Public Health Actions for COVID:

  • Boost pediatric vaccinations—especially in under-vaccinated regions—as CDC and past data show lower child hospitalizations in high coverage states (CDC).
  • Expand pediatric testing and antiviral access with seasonally appropriate mask use and hygiene protocols.

Mental Health Safeguards Around AI:

  • Enhance chatbot safety: AI firms (e.g., OpenAI) must implement stronger safeguards—detect mental distress, enforce de-escalation, and escalate to human support when needed (CDC, The Wall Street Journal).
  • Raise public awareness: Users should be informed that AI chatbots are not therapists, and vulnerable individuals should seek professional treatment.
  • Regulate AI’s therapeutic claims: Aligning with Stanford and Bloomberg critiques, policies should prohibit overclaiming AI as therapy, and mandate safety protocols (SFGATE).

Takeaway

The twin crises of rising pediatric COVID-19 ER visits and AI-driven delusions highlight deep stressors in today’s society—biological and digital.
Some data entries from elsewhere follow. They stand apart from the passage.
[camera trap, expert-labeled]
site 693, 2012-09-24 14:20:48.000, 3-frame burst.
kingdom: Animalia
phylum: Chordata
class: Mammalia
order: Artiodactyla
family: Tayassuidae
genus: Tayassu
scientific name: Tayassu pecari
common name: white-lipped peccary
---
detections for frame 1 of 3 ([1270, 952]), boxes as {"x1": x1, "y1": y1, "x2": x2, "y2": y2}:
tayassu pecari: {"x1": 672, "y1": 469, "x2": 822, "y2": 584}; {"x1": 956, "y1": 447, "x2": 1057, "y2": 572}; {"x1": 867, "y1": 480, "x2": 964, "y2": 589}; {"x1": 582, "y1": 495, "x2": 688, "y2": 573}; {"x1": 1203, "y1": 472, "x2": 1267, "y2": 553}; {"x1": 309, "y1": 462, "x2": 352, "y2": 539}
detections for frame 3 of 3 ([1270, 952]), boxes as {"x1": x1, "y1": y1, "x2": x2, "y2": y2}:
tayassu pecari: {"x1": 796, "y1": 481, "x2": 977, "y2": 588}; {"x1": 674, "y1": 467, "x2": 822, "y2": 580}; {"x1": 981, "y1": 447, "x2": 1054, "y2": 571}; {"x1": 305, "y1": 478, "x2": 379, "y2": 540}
While COVID demands traditional public health interventions like vaccination and surveillance, the surge of AI-fueled psychiatric emergencies calls for urgent action, regulation, and ethical AI design. EM departments, pediatricians, and mental health professionals must adapt quickly—ensuring pandemic-era health threats aren’t eclipsed by a parallel digital epidemic.